### [Questões propostas]
a – Reescreva o trecho do texto sobre envelhecimento que começa em "Eu sempre gostei" e vai até "ressignificação de si.", substituindo "sacada" por "varanda".
b – Dê continuidade ao texto sobre envelhecimento a partir do ponto em que ele termina.

### [Texto em estudo]
◇ ◇ ◇

Eu sempre gostei muito do cinema e da maneira como essa arte pode nos mobilizar para reflexões profundas e transformadoras. E, ao longo de minha trajetória, percebi que muitas vezes é necessário rever alguns filmes, porque a nossa compreensão sobre determinados assuntos vai mudando.
É o caso de “Dança Comigo?”, um filme japonês de 1996. Ele conta a história de um homem com um bom emprego e família carinhosa, que acaba sendo tocado por uma imagem de uma mulher dançando numa sacada. A partir desse momento, o personagem passa a questionar a sua vida, refletindo sobre como ter mais propósito e satisfação. Ele encontra na dança uma nova vontade, uma vida além do trabalho, levando à uma ressignificação de si.
Fico pensando que muitos de nós nunca paramos para pensar sobre questões que podem nos guiar por caminhos melhores. Em geral, seguimos como numa espécie de “piloto automático”, sem uma pausa para respirar e avaliar escolhas.
Enquanto isso, o tempo passa. Ou, como observou muito bem Ziraldo, com toda a sua genialidade: “De repente, fiquei velho.” De olho nisso, te convido a analisar a visita do tempo por meio de quatro perguntas.
Ao longo da vida, é importante parar e refletir sobre certas questões que podem levar a uma mudança de rota, sugere geriatra Foto: allvision/Adobe Stock
1- Você tem receio de falar sobre o seu envelhecimento?
Falamos pouco sobre as transformações do corpo com aqueles que estão ao nosso redor. Muitas vezes nos cobramos para sermos “super-heróis” que, diante da falha ou castração (no sentido psicanalítico), sofremos – e muito.
Conversar e refletir sobre essas questões pode ajudar a criar redes de apoio, a garantir empatia daqueles que amamos, além de nos auxiliar na elaboração de estratégias para um amanhã melhor.
2- Como você se enxerga em 10 anos?
Alguns gestores de empresas fazem essa pergunta na entrevista de emprego com seus candidatos, mas ela pode ser transformadora na vida de todos nós em um contexto mais amplo.
Ao encararmos o envelhecimento como algo ativo, em vez de olhá-lo de forma passiva – como anos que simplesmente passam –, conseguimos humanizá-lo e nos aproximar dele. Assim, pensando em um futuro melhor, incluímos na rotina hábitos mais saudáveis, capazes de garantir autonomia e maior independência.
3- O que você gostaria de saber sobre a vida após os 60?
O envelhecimento é uma das melhores conquistas que vivenciamos neste século. Mas, apesar do ganho de longevidade registrado nos últimos censos populacionais, ainda paira no ar e nas comunidades um preconceito enraizado contra as pessoas idosas, o idadismo. Isso afasta a potência e a pluralidade das pessoas idosas das soluções essenciais para a construção de um mundo melhor. Fora que também dificulta a criação de novas relações, podendo piorar a solidão e o isolamento social dos mais velhos.

◇ ◇ ◇

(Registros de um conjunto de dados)
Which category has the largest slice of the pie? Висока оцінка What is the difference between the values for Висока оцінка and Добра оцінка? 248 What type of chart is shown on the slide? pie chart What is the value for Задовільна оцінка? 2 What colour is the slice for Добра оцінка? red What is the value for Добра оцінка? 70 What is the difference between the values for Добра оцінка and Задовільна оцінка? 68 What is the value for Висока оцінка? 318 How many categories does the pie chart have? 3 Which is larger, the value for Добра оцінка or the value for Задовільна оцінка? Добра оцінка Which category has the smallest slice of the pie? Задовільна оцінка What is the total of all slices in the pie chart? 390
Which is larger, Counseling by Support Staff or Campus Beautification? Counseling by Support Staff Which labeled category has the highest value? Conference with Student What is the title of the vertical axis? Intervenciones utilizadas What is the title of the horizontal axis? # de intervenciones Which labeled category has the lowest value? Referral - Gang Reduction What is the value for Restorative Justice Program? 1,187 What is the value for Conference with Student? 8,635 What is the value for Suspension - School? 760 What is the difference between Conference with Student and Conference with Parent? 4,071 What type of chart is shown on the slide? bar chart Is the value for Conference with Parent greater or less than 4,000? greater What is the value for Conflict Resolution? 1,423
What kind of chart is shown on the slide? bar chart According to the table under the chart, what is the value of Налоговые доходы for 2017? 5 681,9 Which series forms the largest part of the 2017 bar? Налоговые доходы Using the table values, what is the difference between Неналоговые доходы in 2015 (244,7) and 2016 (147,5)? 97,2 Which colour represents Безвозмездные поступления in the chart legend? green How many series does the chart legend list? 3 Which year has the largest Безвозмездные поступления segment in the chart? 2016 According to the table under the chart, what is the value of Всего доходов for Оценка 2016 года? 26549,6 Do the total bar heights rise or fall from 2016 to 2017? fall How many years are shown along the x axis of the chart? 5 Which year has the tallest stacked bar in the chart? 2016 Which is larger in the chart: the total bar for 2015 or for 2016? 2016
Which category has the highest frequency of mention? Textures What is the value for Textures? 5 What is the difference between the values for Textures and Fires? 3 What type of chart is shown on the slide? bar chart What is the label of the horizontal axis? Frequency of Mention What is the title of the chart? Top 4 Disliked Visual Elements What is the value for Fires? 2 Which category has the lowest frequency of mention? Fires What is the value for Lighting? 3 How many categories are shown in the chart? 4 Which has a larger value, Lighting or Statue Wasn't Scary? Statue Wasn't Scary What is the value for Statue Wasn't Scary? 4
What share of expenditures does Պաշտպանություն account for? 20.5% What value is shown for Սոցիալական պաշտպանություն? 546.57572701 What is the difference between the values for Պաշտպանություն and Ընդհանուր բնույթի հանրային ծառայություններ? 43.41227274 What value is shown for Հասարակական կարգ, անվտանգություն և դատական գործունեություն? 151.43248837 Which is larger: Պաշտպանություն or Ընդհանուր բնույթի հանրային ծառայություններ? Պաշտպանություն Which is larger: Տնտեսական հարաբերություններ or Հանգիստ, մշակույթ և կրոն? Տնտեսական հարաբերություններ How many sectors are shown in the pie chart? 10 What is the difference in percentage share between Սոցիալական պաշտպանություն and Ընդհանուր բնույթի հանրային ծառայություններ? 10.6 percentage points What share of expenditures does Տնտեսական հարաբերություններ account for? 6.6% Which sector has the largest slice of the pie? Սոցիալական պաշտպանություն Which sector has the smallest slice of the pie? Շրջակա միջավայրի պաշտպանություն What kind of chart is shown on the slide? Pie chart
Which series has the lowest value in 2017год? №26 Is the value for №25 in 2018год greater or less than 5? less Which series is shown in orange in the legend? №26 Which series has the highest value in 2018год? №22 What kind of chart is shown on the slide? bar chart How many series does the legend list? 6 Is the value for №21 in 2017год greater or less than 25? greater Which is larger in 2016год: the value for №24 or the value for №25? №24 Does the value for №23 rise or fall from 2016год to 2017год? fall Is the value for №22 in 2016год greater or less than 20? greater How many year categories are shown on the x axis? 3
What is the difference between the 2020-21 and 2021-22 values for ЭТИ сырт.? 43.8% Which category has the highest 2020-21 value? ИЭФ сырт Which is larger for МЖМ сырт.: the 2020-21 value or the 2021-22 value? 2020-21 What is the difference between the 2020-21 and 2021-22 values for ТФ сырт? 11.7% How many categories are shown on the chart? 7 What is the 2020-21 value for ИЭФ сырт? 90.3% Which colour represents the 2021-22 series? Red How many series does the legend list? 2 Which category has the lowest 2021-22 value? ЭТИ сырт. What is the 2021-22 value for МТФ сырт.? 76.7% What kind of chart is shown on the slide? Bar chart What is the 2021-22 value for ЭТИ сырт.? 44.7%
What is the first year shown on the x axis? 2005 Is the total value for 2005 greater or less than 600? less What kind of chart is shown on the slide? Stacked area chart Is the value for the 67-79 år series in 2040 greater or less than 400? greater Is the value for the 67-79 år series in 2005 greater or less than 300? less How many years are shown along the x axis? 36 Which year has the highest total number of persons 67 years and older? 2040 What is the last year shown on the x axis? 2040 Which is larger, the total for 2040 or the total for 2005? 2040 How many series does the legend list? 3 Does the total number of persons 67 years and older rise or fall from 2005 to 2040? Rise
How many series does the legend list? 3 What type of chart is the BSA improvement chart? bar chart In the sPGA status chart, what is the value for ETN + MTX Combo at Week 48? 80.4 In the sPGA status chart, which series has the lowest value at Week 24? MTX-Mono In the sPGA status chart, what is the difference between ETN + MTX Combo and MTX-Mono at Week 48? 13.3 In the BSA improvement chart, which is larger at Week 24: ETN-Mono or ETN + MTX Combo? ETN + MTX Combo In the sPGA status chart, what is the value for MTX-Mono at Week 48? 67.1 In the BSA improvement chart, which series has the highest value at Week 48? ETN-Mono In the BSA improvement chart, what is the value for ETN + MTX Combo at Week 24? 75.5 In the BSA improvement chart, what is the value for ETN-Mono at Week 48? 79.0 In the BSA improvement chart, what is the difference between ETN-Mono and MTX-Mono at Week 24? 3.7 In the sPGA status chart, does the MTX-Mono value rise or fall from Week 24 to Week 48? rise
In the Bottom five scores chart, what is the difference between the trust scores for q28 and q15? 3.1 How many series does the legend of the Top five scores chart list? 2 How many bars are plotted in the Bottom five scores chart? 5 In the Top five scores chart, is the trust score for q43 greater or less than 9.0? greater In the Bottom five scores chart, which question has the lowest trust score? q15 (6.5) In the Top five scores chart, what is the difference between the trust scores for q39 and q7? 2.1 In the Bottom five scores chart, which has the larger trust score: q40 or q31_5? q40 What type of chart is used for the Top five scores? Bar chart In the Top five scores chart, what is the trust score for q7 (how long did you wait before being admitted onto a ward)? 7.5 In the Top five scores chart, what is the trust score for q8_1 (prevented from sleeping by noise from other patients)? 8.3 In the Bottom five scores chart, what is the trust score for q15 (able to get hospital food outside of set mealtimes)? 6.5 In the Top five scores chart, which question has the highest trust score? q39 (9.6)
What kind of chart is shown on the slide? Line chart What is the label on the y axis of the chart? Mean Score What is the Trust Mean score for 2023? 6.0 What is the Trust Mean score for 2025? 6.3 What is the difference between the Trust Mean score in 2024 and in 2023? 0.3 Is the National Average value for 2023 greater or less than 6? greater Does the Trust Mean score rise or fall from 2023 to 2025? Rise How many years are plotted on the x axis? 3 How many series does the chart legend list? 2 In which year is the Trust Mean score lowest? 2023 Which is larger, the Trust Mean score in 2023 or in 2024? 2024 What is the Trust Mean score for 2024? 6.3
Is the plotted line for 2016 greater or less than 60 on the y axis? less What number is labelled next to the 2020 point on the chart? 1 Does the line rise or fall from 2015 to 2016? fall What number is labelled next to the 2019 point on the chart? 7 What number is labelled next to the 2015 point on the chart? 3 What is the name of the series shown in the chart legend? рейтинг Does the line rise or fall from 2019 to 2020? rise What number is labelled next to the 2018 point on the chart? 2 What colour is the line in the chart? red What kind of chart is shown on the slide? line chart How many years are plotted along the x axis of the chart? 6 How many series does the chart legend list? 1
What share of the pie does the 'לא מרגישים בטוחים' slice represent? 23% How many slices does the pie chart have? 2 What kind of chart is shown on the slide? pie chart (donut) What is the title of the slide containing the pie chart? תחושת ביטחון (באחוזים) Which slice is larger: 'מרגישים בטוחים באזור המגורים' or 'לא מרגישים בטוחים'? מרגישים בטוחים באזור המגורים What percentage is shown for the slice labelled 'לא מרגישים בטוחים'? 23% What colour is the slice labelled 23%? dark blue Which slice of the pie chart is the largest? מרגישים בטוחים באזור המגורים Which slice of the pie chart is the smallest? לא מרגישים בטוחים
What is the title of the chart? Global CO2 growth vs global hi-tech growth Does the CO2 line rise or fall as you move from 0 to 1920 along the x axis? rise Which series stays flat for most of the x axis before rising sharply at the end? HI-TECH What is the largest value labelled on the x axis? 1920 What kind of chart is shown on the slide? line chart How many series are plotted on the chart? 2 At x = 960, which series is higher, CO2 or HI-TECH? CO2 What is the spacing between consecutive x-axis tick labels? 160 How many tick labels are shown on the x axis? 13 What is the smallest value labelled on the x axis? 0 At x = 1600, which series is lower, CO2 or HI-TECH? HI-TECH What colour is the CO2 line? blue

◇ ◇ ◇

### [Respostas a seguir]
a –
Eu sempre gostei muito do cinema e da maneira como essa arte pode nos mobilizar para reflexões profundas e transformadoras. E, ao longo de minha trajetória, percebi que muitas vezes é necessário rever alguns filmes, porque a nossa compreensão sobre determinados assuntos vai mudando.
É o caso de “Dança Comigo?”, um filme japonês de 1996. Ele conta a história de um homem com um bom emprego e família carinhosa, que acaba sendo tocado por uma imagem de uma mulher dançando numa varanda. A partir desse momento, o personagem passa a questionar a sua vida, refletindo sobre como ter mais propósito e satisfação. Ele encontra na dança uma nova vontade, uma vida além do trabalho, levando à uma ressignificação de si.

b –
Dito isso, pensar sobre a vida após os 60 não só é uma garantia de planos melhores de aposentadoria e de plenitude para aqueles que estão próximos dessa idade, como também pode ajudar na empatia dos que estão longe desse marco.
Como bem disse Simone de Beauvoir, “velho é sempre o outro”. Mas isso pode ser transformado se as pessoas entenderem que velhos somos todos nós, e que o envelhecimento deve ser celebrado.
4- Como falar com quem se ama sobre a finitude?
Por fim, e não menos importante, algo que evitamos sempre questionar e abordar em conversas se refere à finitude. Por mais difícil que isso seja, falar sobre a morte diz mais sobre a vida do que sobre a maneira que pretendemos morrer. Em primeiro lugar, claro, isso ajuda a garantir que nossas vontades sejam atendidas frente a uma doença grave, incurável e ameaçadora da vida. Mas não só: também auxilia a vivermos de outra forma, e não de maneira pueril, fingindo ingenuamente que não iremos partir nunca.
Essa consciência faz a gente amar e se desculpar mais, além de trazer um olhar efetivo para o presente – que, como a própria palavra diz, é o que merecemos no dia de nosso aniversário e no restante do ano.
Caso você não goste de spoilers, é melhor parar por aqui. Embora o nosso protagonista de “Dança Comigo?” encare desafios, incluindo os ciúmes e a desconfiança da esposa, ao final do filme o casal se reconcilia e ela até passa a acompanhá-lo no seu novo hobby. O recado que fica é: a conclusão da história de cada um sempre pode ser reescrita, mas, para isso, é importante se fazer perguntas ao longo do caminho. E elas podem ser tão simples quanto “vamos dançar?”.